The “Drei Schwestern” (Three Sisters), too, are staring frontally at the observer. We already encountered them in Verwehung and it is still unclear whether they are wearing their buttoned-up coats to Sunday mass – or whether they are getting ready to flee their wintery home.

The almost monumental “Winterlandschaft” (Winter Landscape), however, definitely deals with the theme of flight. Horses pull a fully laden hay carriage through a snowy landscape. The painting’s colour scheme is extremely reduced, but very cleverly construed: the primary colour blue turns up in both cool and warm tones, and is further enhanced by a complementary note of peach in the trees in the background. While Wittwer renders clearly the motive of the carriage in flight, we find a deep ambivalence in the time of day. The pale circle in the sky could both be the sun and a full moon. The scene’s stage-like quality is further amplified by its careful composition (with the bit of ruin on the left counterposed to the tree on the right).

The image “Narr” (Fool), remains mysterious even to those who know the drawing on which it is based, “Laute spielender Narr, ein Bein über den Nacken legend” (Fool Playing the Lute, One Leg Slung Over His Neck), 1605, by Anton Möller the Elder. The bizarre anatomy might be explained with a wooden leg that seems to protrude from the fool’s torso, with a small dog jumping at it. On this reading, the ‘leg’ slung over the neck would merely be a trouser leg, useless to the one-legged fool. The scene is by no means amusing, the presence of a fool notwithstanding. At best, he reminds us of the figure of the juggler at a country fair – more likely, though, we are looking at a casualty of war. Both the original drawing and Wittwer’s painting surprise with their pitiless gaze.

In “Interieur” (Interior), strange blotches of colour seem to float in the hallway of an uninhabited house. They do not have a function in the interior and escape a figurative approach. Wittwer here plays with the fact that, upon viewing an image that is representational rather than abstract, our consciousness of the process by which it was painted immediately recedes into the background. As he puts it, “I simply put pigments onto canvas in a particular order”. With the floating blotches, in which our gaze, schooled as it is by science-fiction, immediately recognises a frightening apparition, the artist is merely pointing us to the colour as such. In a related painting, “Haus” (House), we see a standard issue little house with walled-up windows. It might stand somewhere close to the grove in “Wäldchen”, and its inside might be full of floating blotches of colour. Wittwer refers to it as the “painter’s house”, hinting at the hermetic qualities of the artistic process: the painter as alchemist looks inward, not outward.

Just like the “Haus”, the chromatically fascinating image “Caravan negativ”, too, is a non-place – or indeed the “Anderer Ort” (Other Place) in the exhibition’s title. This is also true for the ferris wheel’s silhouette in “Abend” (Evening). In the background of the supposed fair a viaduct reaches towards the evening sky, which evoke Caspar David Friedrich’s depictions of ruins.
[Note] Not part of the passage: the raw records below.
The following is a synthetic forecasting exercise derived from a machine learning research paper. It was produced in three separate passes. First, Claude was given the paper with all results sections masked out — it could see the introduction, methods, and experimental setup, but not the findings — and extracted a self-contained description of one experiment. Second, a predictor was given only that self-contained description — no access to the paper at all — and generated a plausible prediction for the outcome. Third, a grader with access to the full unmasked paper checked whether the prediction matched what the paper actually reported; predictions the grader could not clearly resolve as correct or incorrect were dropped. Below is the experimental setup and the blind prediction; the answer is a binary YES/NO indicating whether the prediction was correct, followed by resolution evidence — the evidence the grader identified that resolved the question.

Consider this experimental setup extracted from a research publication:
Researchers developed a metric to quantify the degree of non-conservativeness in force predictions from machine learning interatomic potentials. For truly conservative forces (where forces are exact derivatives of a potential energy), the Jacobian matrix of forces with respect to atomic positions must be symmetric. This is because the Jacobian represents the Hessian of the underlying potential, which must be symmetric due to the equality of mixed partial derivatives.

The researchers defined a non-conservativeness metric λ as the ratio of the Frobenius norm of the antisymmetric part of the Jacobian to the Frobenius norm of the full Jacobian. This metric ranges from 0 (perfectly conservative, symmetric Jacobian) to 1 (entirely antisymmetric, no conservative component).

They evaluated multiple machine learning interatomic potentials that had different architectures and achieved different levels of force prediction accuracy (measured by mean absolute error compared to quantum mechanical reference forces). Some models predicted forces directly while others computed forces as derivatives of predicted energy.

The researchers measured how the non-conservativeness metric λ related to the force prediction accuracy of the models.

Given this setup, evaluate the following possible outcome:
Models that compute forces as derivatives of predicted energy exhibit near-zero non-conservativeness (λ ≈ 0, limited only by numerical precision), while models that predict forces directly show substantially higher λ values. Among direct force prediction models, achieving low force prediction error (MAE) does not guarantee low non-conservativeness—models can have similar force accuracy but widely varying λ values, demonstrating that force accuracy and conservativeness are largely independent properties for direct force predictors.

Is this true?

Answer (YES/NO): NO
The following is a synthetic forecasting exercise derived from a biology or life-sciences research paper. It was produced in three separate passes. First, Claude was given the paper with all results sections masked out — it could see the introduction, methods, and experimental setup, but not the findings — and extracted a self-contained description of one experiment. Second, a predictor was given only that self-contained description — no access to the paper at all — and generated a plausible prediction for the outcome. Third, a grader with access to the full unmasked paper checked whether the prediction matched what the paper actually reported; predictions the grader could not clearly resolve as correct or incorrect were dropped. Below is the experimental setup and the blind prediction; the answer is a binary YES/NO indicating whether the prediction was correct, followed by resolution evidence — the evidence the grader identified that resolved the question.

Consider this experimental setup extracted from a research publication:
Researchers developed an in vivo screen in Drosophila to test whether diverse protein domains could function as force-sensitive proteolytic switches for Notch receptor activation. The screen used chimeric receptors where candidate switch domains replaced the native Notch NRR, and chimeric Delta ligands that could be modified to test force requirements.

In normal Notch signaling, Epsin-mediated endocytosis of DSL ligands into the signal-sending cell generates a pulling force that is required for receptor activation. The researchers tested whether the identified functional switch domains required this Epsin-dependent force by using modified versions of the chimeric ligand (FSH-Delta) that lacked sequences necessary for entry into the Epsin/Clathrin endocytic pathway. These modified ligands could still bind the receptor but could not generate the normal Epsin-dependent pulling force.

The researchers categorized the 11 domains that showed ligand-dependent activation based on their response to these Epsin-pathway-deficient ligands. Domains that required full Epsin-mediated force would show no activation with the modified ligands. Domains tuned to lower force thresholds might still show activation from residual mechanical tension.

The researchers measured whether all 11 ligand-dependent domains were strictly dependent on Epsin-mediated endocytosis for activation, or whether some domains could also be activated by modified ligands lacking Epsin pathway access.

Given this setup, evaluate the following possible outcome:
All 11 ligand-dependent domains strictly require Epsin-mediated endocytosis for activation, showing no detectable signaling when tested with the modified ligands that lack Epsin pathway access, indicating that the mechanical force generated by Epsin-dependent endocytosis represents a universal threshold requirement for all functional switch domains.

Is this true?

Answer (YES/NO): NO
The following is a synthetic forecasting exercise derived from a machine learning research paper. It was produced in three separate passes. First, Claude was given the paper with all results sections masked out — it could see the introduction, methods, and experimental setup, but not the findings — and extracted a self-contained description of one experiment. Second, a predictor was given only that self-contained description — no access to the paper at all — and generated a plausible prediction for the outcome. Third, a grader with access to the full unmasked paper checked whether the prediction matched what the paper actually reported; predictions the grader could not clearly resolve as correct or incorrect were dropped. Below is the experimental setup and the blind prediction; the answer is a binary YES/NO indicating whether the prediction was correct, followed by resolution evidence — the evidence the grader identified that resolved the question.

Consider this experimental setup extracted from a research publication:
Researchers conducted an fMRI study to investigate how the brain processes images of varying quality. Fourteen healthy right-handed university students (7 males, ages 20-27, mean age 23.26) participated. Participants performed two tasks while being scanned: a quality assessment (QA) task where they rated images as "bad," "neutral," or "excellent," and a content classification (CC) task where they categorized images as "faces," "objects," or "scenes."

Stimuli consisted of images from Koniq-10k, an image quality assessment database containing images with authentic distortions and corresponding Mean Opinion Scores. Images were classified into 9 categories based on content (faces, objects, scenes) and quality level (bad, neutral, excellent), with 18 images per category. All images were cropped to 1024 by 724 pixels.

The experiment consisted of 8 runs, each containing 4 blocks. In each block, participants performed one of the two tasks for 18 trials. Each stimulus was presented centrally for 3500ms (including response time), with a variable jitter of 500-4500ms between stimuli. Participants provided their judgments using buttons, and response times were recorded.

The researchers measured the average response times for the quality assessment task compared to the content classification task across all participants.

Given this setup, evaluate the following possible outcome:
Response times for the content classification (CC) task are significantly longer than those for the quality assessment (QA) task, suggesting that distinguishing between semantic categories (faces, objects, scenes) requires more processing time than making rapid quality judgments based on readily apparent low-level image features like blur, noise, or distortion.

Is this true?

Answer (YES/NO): NO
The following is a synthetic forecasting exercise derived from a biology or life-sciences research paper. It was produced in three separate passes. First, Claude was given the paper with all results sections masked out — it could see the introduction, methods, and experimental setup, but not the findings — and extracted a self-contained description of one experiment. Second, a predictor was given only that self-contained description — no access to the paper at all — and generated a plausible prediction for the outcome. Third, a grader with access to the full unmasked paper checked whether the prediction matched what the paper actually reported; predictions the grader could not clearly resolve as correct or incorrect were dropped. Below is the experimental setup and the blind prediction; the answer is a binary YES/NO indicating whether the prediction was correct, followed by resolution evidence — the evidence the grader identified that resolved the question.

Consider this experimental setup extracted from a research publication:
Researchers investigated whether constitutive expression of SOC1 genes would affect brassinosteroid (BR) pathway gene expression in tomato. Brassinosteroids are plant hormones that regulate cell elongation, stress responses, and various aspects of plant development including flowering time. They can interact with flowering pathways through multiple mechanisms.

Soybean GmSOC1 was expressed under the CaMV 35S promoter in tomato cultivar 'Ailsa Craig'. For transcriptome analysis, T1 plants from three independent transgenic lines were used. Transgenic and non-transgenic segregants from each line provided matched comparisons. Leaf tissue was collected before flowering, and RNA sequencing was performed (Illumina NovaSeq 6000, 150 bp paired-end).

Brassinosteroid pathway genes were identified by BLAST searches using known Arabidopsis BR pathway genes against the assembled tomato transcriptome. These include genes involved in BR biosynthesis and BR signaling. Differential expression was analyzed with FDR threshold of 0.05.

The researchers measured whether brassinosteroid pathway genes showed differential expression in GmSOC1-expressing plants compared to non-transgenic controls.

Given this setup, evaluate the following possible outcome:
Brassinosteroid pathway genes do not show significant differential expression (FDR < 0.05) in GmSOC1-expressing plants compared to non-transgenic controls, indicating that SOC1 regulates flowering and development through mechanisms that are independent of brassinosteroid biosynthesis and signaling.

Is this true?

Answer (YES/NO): NO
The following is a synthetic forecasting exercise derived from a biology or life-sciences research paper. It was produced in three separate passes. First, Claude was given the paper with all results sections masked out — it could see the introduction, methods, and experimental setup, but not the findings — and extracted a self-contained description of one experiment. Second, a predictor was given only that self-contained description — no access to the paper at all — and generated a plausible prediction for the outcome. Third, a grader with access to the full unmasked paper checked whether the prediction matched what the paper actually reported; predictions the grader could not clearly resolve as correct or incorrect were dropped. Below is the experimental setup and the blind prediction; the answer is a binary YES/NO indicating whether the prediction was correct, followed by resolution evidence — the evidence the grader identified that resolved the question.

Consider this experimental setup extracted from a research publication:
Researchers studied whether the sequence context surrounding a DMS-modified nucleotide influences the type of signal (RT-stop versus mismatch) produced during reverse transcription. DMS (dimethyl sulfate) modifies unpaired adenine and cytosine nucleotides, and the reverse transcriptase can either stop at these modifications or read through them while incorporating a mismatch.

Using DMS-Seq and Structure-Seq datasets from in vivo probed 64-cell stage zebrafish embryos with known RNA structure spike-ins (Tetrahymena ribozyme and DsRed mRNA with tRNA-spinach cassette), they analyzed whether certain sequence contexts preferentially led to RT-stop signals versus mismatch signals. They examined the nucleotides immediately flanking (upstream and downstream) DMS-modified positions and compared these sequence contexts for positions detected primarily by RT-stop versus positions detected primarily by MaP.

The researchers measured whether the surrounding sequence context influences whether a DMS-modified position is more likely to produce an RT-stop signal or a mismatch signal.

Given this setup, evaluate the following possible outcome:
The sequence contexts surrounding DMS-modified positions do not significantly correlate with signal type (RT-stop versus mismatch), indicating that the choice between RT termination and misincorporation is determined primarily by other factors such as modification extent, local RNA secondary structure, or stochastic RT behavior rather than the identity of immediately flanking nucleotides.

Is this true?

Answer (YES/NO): NO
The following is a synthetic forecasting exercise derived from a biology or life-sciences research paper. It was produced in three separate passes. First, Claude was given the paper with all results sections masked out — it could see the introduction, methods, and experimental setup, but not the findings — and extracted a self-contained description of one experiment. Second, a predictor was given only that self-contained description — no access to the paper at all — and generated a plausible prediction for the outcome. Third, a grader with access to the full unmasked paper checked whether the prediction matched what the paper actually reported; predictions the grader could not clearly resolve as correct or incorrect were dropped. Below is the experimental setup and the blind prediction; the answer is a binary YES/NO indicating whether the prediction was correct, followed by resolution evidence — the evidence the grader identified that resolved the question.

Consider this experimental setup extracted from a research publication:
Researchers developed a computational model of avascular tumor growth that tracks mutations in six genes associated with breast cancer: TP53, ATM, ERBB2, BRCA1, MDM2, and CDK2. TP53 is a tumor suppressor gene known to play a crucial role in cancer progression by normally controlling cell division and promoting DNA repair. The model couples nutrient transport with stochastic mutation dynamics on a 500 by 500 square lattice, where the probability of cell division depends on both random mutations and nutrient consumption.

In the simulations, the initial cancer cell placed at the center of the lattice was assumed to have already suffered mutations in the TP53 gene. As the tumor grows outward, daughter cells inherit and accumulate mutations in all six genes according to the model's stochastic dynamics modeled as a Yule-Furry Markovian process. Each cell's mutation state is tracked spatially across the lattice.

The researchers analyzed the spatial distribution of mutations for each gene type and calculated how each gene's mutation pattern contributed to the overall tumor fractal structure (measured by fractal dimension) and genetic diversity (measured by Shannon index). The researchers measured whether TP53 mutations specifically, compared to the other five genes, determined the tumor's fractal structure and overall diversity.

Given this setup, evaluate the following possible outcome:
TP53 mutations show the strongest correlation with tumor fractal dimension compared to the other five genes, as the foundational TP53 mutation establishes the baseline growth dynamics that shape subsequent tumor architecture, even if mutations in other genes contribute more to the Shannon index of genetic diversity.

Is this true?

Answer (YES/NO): NO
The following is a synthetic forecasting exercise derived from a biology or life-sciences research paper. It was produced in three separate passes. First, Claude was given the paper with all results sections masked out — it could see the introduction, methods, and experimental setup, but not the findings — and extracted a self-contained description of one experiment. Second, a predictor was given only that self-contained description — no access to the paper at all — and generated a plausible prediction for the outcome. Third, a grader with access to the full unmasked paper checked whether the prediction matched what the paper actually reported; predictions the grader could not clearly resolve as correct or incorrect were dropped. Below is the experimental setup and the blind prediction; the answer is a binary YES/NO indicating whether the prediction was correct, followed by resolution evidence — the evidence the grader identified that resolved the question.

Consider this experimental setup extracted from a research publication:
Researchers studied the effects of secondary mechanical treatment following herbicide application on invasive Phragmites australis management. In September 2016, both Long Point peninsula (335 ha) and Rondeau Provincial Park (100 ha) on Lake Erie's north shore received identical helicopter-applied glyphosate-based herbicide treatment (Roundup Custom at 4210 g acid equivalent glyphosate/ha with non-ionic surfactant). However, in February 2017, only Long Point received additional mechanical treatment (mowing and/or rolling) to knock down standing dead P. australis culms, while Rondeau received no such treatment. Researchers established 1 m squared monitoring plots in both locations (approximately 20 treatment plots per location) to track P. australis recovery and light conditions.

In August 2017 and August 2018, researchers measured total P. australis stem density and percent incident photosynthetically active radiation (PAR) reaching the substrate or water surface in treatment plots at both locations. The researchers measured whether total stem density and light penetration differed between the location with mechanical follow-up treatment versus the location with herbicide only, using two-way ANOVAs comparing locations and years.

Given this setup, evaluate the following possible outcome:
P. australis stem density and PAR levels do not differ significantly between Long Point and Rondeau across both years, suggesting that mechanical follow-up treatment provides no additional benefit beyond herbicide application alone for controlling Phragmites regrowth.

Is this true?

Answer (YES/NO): NO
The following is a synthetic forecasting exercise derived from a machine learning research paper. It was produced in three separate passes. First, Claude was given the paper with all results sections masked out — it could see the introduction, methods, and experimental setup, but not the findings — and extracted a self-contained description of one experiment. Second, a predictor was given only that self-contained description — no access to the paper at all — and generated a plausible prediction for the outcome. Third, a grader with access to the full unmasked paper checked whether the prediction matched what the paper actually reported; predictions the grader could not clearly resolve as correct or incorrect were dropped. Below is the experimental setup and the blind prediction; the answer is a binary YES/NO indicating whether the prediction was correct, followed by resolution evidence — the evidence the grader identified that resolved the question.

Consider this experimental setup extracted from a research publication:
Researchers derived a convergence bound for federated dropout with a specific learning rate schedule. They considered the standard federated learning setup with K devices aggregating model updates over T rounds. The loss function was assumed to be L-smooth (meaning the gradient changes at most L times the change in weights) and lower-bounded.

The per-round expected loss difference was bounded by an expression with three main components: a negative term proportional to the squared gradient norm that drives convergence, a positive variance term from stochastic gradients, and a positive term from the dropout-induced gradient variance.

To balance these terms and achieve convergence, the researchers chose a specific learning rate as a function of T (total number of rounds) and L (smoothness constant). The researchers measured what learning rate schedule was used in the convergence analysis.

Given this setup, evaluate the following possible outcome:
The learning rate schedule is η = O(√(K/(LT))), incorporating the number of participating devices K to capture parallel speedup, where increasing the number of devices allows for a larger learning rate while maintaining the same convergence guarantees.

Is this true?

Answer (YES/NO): NO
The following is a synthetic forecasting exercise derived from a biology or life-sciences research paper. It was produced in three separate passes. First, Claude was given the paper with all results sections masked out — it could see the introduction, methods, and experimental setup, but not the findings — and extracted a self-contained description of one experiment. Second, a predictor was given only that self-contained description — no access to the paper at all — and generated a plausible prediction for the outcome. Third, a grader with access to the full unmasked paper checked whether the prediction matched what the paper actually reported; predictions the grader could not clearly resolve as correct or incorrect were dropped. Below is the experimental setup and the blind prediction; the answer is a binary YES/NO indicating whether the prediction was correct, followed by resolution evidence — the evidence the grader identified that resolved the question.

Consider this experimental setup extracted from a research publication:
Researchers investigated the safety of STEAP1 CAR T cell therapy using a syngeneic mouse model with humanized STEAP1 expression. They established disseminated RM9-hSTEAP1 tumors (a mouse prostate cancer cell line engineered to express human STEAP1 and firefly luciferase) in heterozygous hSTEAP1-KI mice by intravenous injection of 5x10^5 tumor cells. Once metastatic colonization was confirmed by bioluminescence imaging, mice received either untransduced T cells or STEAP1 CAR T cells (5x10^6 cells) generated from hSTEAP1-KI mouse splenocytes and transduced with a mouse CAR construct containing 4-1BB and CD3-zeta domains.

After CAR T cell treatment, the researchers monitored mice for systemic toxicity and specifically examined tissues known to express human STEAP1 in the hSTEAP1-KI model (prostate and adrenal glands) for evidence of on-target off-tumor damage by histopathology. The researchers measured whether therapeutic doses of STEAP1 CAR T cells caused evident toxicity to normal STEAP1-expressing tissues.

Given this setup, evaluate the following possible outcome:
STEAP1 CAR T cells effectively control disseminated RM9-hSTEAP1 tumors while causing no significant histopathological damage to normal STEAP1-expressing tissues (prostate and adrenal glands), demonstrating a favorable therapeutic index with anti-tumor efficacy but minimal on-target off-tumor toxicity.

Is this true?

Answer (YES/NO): YES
In “Der Tanz negativ nach Watteau” (The Dance Negative After Watteau), Wittwer seems to have found an idyll that is disturbed by neither fire nor flight: In Watteau’s 1720 original, a coquettish girl is about to do a little dance for her three young companions. One of them plays the flute, while the girl smiles at the observer. Even Frederick the Great fell for the charms of this image, which he acquired for his Potsdam residence in 1766. Within a work of art’s history of reception, we may choose to ignore its provenance. It is thus only for the initiated that the idyll of this little dance is darkened by the fact that Hitler acquired this painting for his personal collection in 1942. Today it hangs in the Berliner Gemäldegalerie, where Wittwer came across it on one of his regular visits. He knew nothing of the dark blotches that mar its past.

The exhibition “Andere Orte – Wäldchen” comprises 25 paintings that were created in 2010 and 2011.